Tão logo foi lançado, o livro “Quem pagou a
conta? A CIA na Guerra Fria da cultura” de Frances Stonor Saunders, este se
tornou uma sensação nos círculos acadêmicos e políticos dos Estados Unidos da
América. No ano de seu lançamento nos EUA (1999), o Brasil se encontrava no
início do segundo mandato de Fernando Henrique Cardoso (FHC), após a
flexibilização do câmbio, medida adotada mediante a nova quebra financeira do
país que uma vez mais recorria ao Fundo Monetário Internacional (FMI). Os
adversários o criticavam por sua manobra eleitoreira de esconder a desvalorização
do real frente ao dólar (não sem que alguns privilegiados soubessem) adotada
logo após as eleições, sempre tendo o auxilio do onipresente FMI, visando sua permanência
no Palácio do Planalto.
O livro chegou às livrarias brasileiras já no segundo
mandato de Luís Inácio Lula da Silva (2008) e mostrou a que veio ao causar o
mesmo frisson, num período em que as comparações entre os governos de FHC
(1995-2002) e o de Lula (2003-2010) se tornaram inevitáveis. Os críticos ao
governo de FHC formados em sua maioria pela esquerda e centro-esquerda eram
muitos, também muitos eram os seus defensores. FHC em seu governo levou a cabo
um dos maiores programas de privatizações do mundo. E privatizar ou não já é
algo que divide opiniões, pois, está no cerne das discussões ideológicas sobre
o papel do Estado. Afinal, o Estado deve ser mínimo e estar a serviço da
iniciativa privada ou prestar serviços básicos à população mantendo empresas
estatais em setores estratégicos e fomentar o desenvolvimento socioeconômico
nacional? Pior ainda quando além dos preços baixíssimos alcançados nos leilões
das estatais, grande parte das privatizações se fez com empréstimos subsidiados
(de “pai para filho”) do BNDES ou em troca de “moedas podres” (títulos públicos
desvalorizados), ficando essas privatizações conhecidas como privataria
(privatização+pirataria). O sucesso no campo socioeconômico do governo Lula em
oposição aos resultados pífios do governo FHC não era suficiente para a
centro-esquerda. Era necessário mostrar aos simpatizantes do “príncipe dos
sociólogos” ou “príncipe da privataria” quem era FHC e a serviço de quem ele
estava. Algo que já estava evidente desde 1997, por ocasião do lançamento do
livro “Fernando Henrique Cardoso, o Brasil do possível” da jornalista francesa
Brigitte Hersant Leoni.
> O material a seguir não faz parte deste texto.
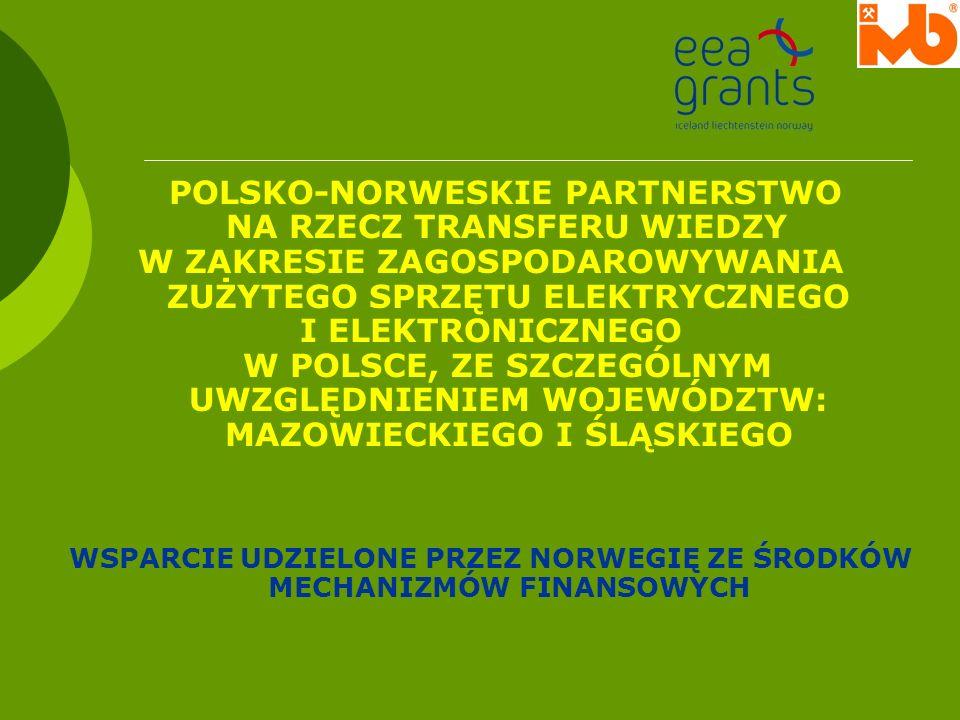 POLSKO-NORWESKIE PARTNERSTWO NA RZECZ TRANSFERU WIEDZY W ZAKRESIE ZAGOSPODAROWYWANIA ZUŻYTEGO SPRZĘTU ELEKTRYCZNEGO I ELEKTRONICZNEGO W POLSCE, ZE SZC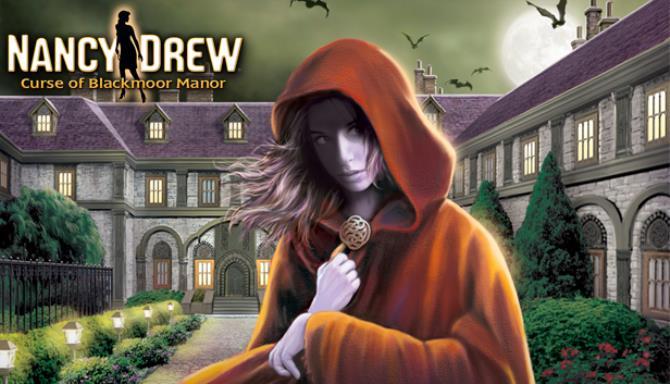 Nancy Drew®: Curse of Blackmoor Manor Free Download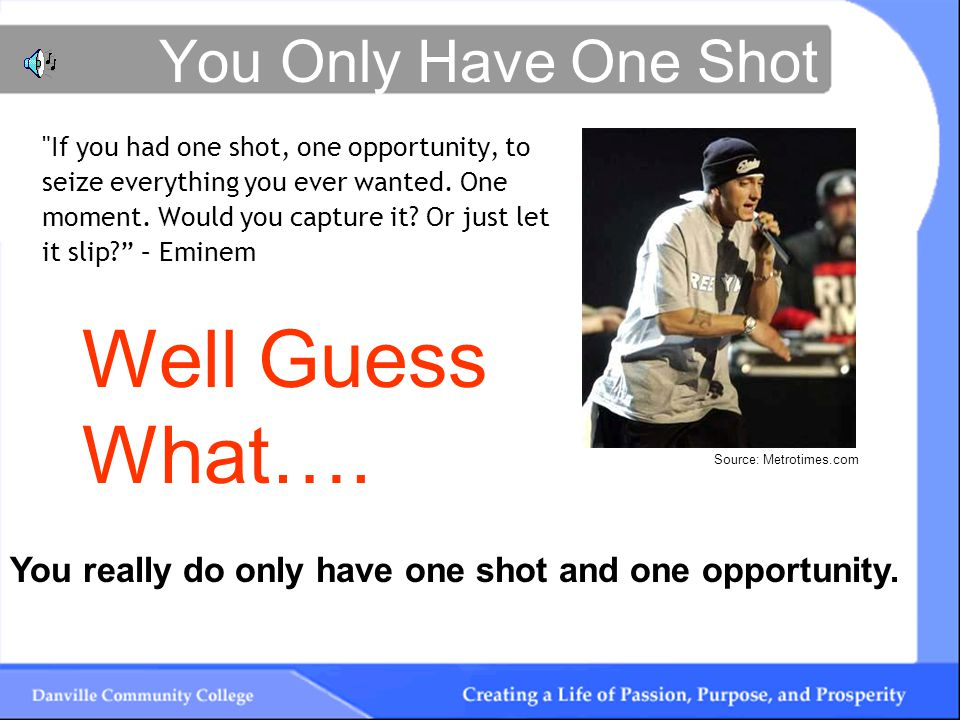You Only Have One Shot If you had one shot, one opportunity, to seize everything you ever wanted.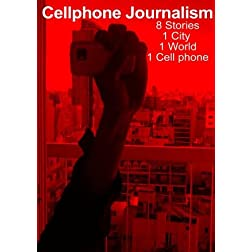 Cellphone Journalism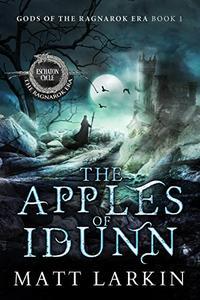 The Apples of Idunn: Eschaton Cycle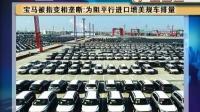 宝马被指变相垄断:为阻平行进口增美规模车 首都经济报道 150430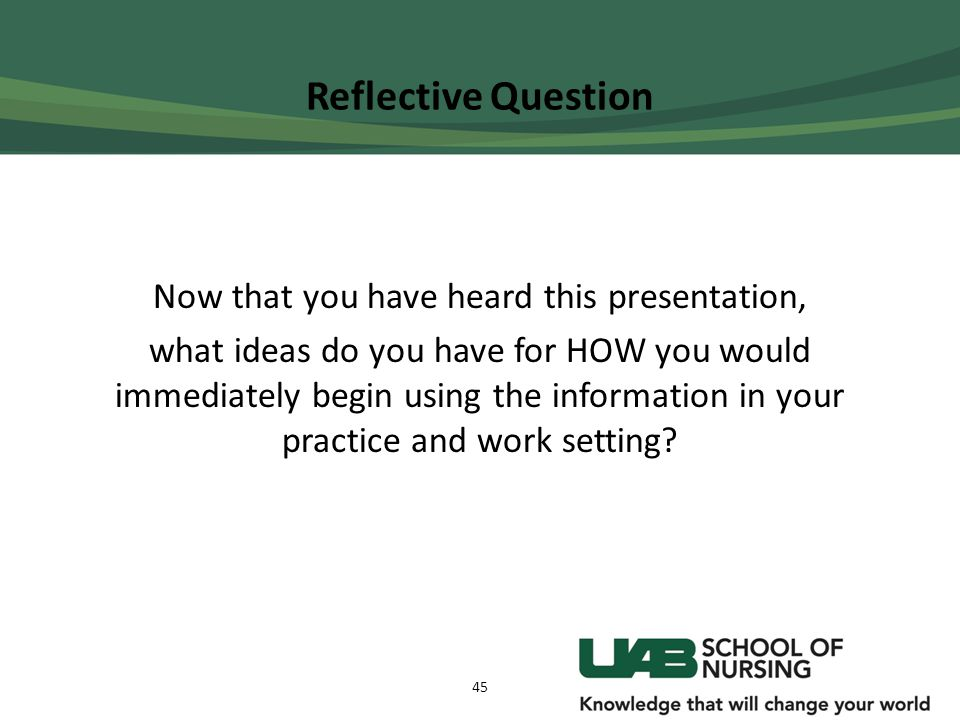 Reflective Question Now that you have heard this presentation, what ideas do you have for HOW you would immediately begin using the information in you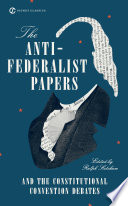 The Anti Federalist Papers and the Constitutional Convention Debates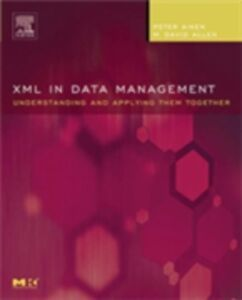 Ebook in inglese XML in Data Management Aiken, Peter , Allen, M. David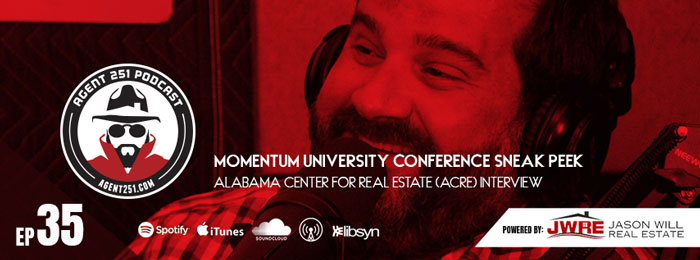 Agent 251 Podcast | ACRE interview | Momentum University Conference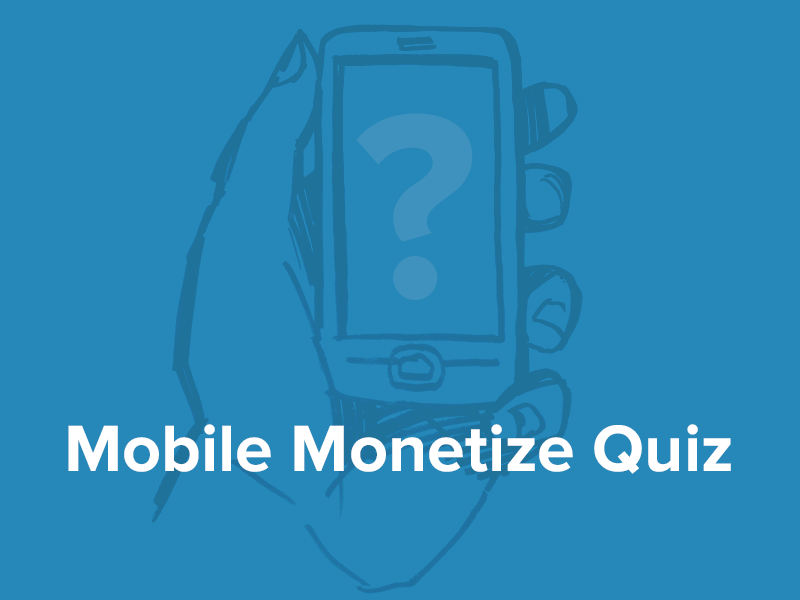 Mobile-Monetization-Quiz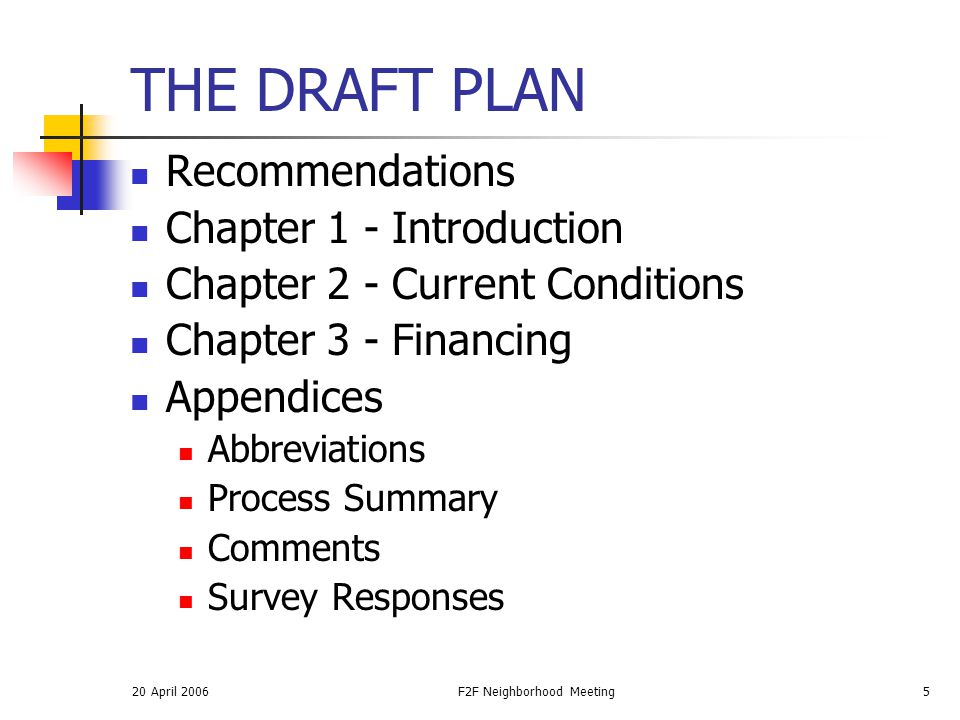 20 April 2006F2F Neighborhood Meeting5 THE DRAFT PLAN Recommendations Chapter 1 - Introduction Chapter 2 - Current Conditions Chapter 3 - Financing Ap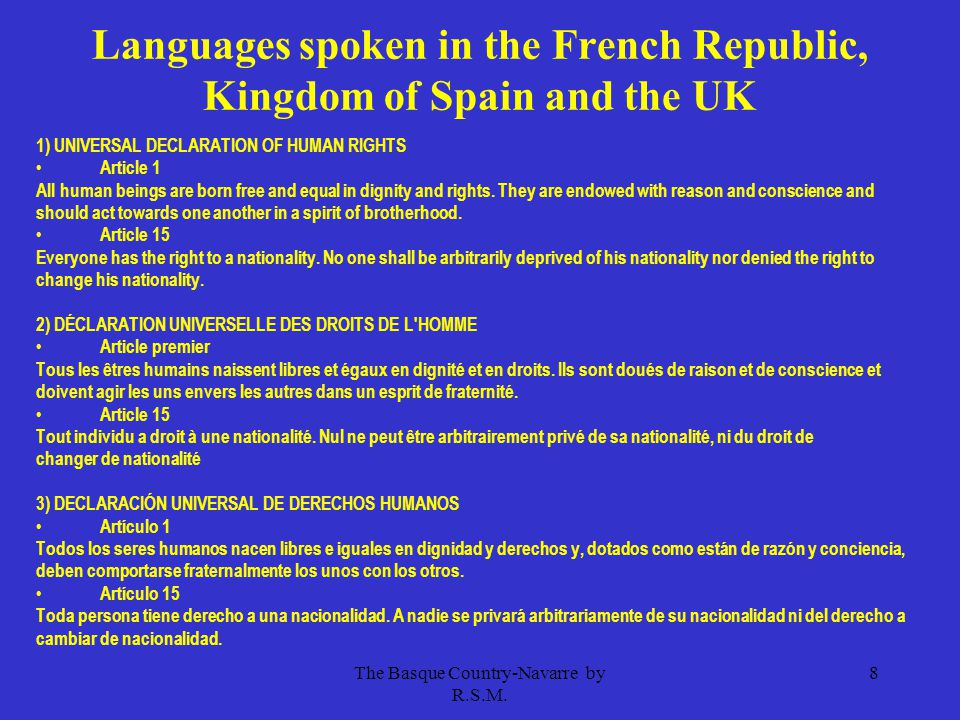 The Basque Country-Navarre by R.S.M. 8 Languages spoken in the French Republic, Kingdom of Spain and the UK 1) UNIVERSAL DECLARATION OF HUMAN RIGHTS A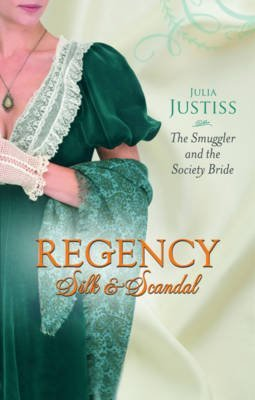[(The Smuggler and the Society Bride)] [By (author) Julia Justiss] published on (August, 2010)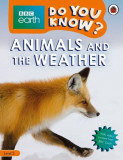BBC Earth Do You Know? Animals and the Weather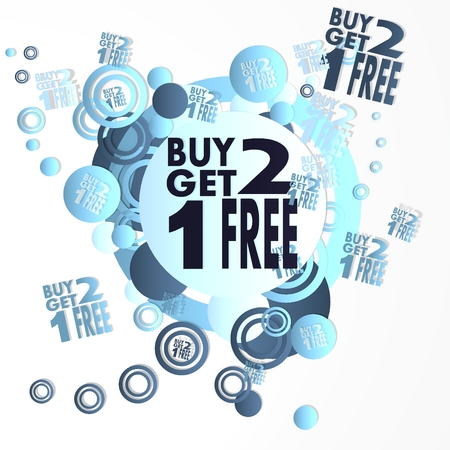 get one: decorative art buy two get one free sign in front of a happ party art background with flying buy two get one free icons isolated on white background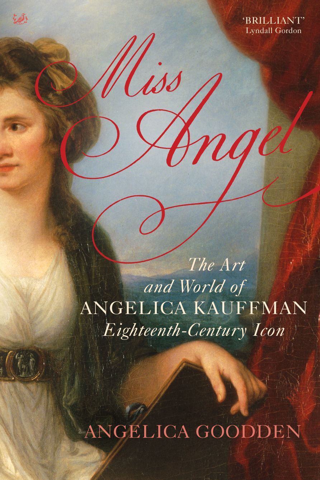 Miss Angel The Art and World of Angelica Kauffman,  Eighteenth-Century Icon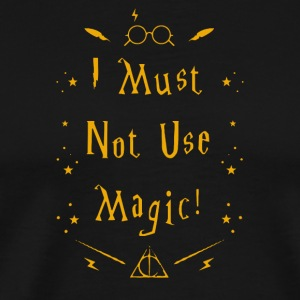 I Must Not Use Magic - Men's Premium T-Shirt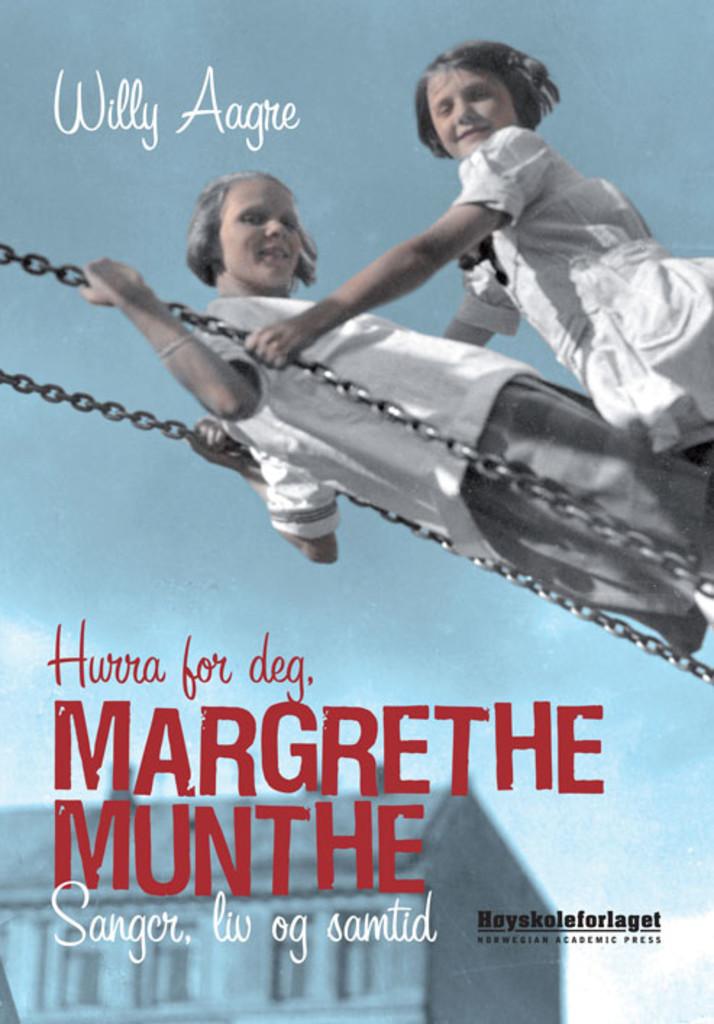 Hurra for deg, Margrethe Munthe : sanger, liv og samtid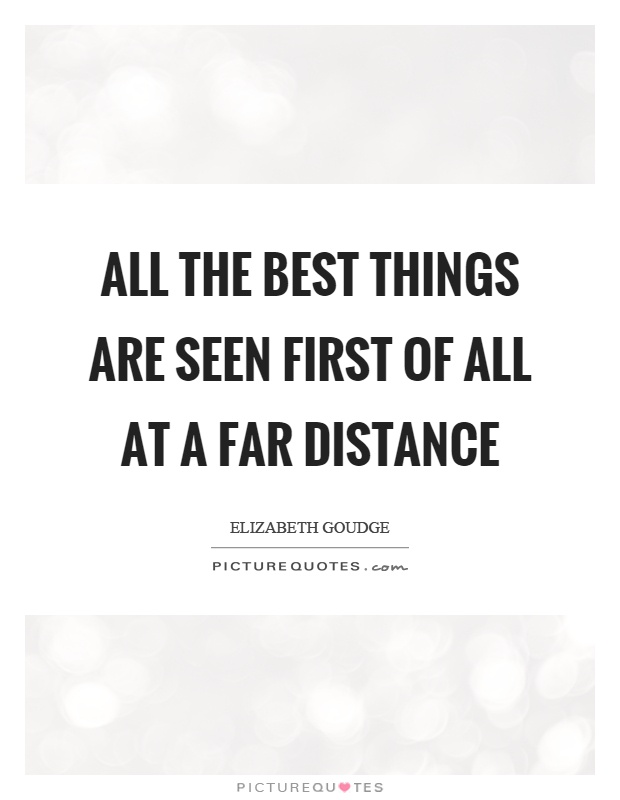 All the best things are seen first of all at a far distance Picture Quote #1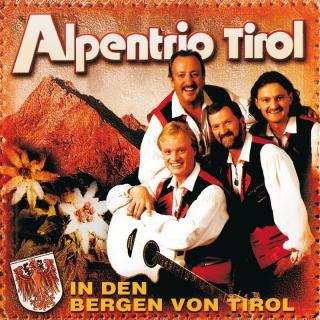 In Den Bergen Von Tirol - Alpentrio Tirol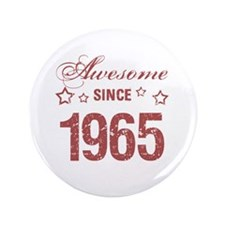 "Awesome Since 1965 3.5"" Button"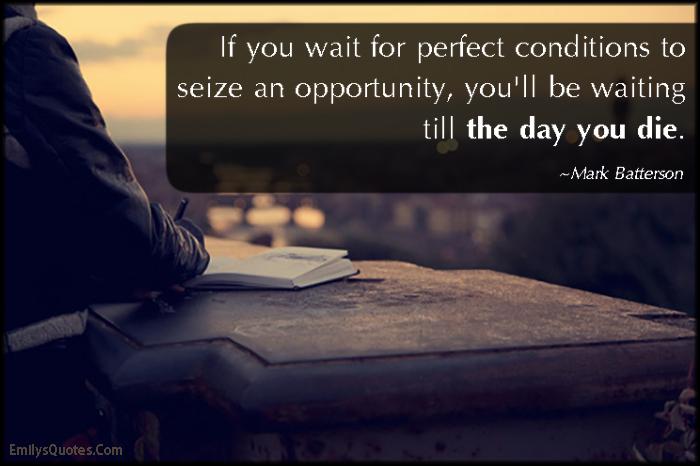 EmilysQuotes.Com - wait, perfect, conditions, seize opportunity, chance, wait, death, time, consequences, Mark Batterson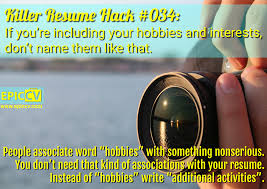killer resume hack if you re including your hobbies and killer resume hack 034 if you re including your hobbies and interests don t them like that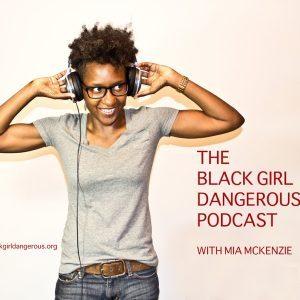 Black Girl Dangerous podast cover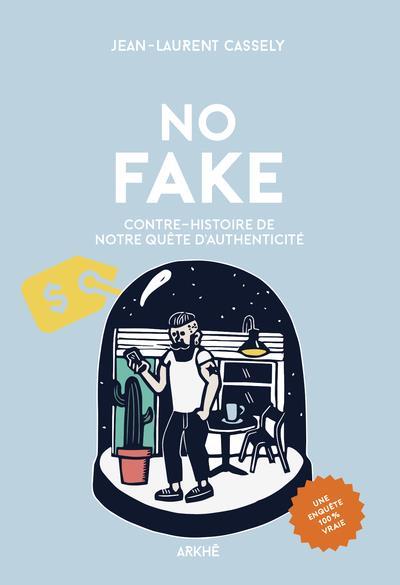 CONTRE-HISTOIRE DE NOTRE QUETE D'AUTHENTICITE CASSELY JEAN-LAURENT ARKHE
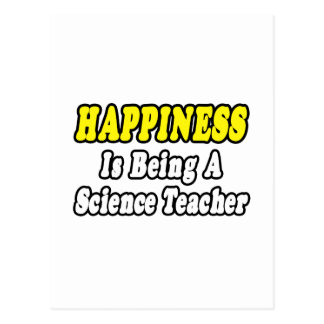 Happiness...Science Teacher Postcard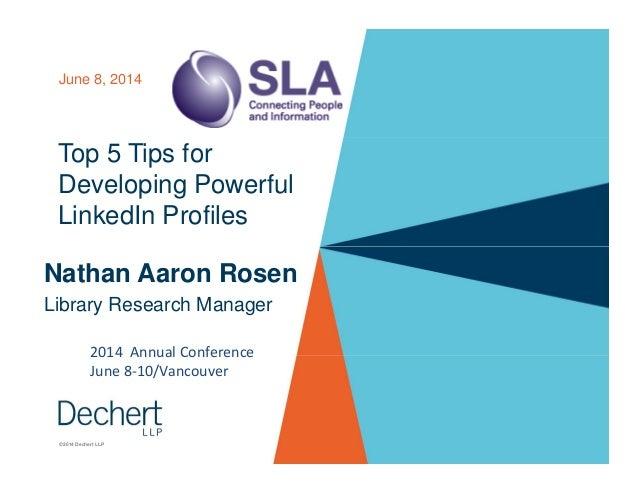 Top 5 Tips for Developing Powerful LinkedIn Profiles June 8, 2014 © 2014 Dechert LLP Nathan Aaron Rosen Library Research M...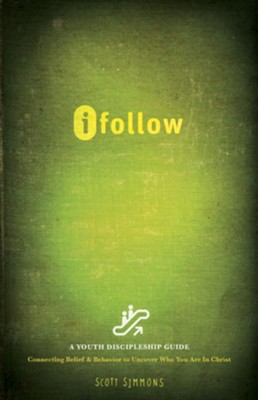 ifollow: A Youth Discipleship Guide - eBook  -     By: Scott Simmons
À página 154 da obra, traz à luz as relações de
financiamento do CEBRAP de FHC em 1969 pela Fundação Ford (que Saunders revela
ser testa-de-ferro da CIA) que pode ter chegado à ordem de um milhão de
dólares.
A autora do livro, Frances Stonor Saunders (1966), é uma
jornalista e historiadora britânica, formada pela Universidade de Oxford (1987)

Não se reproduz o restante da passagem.